| Material to process |
————
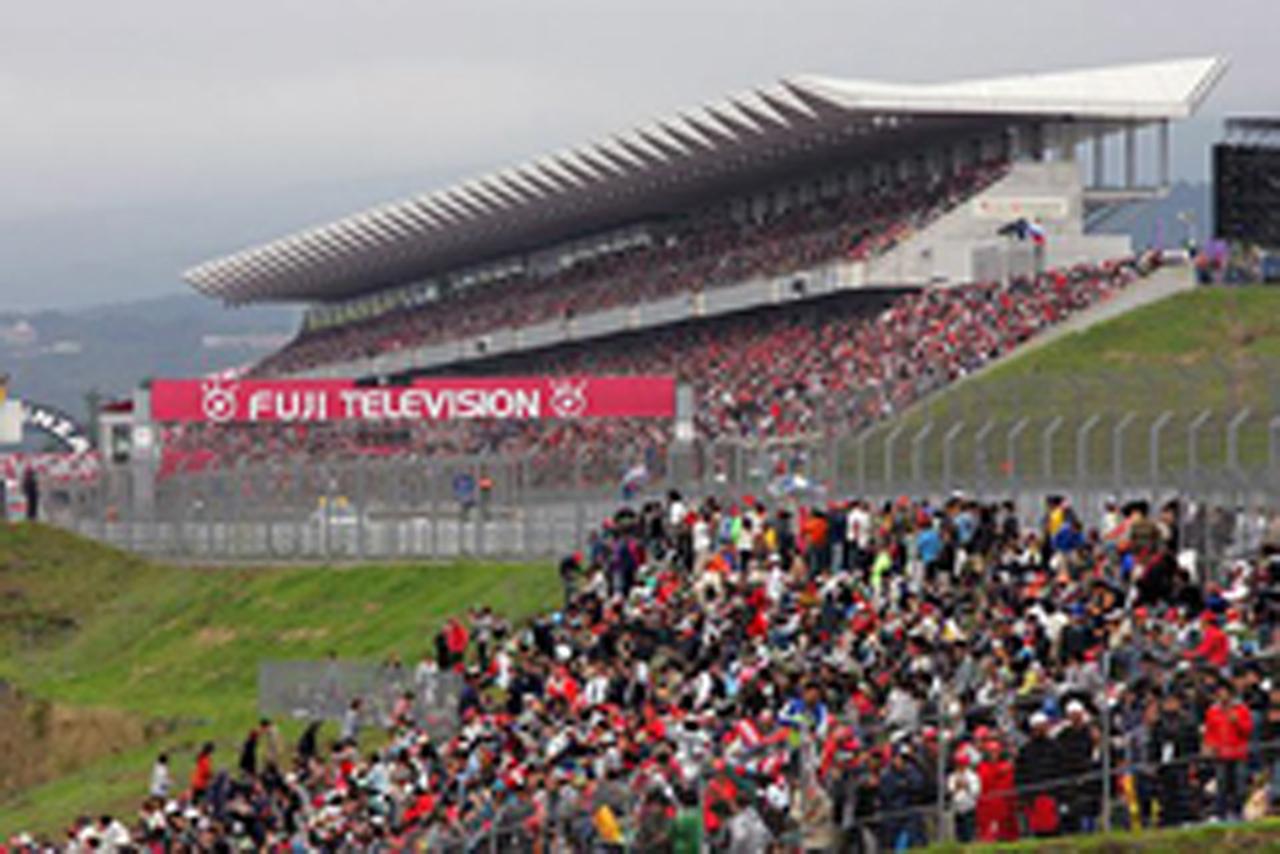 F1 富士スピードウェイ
————
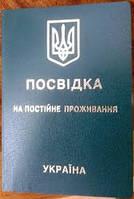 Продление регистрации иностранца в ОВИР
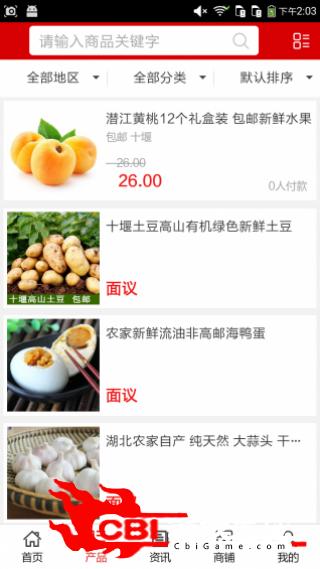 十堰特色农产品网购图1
————
| Task goal |
For this task, return exactly the stretch of the listing above from the line with "Продление регистрации иностранца в ОВИР" through the line with "十堰特色农产品网购图1", inclusive and without pictures.

| Exercise solution |
 Продление регистрации иностранца в ОВИР
 十堰特色农产品网购图1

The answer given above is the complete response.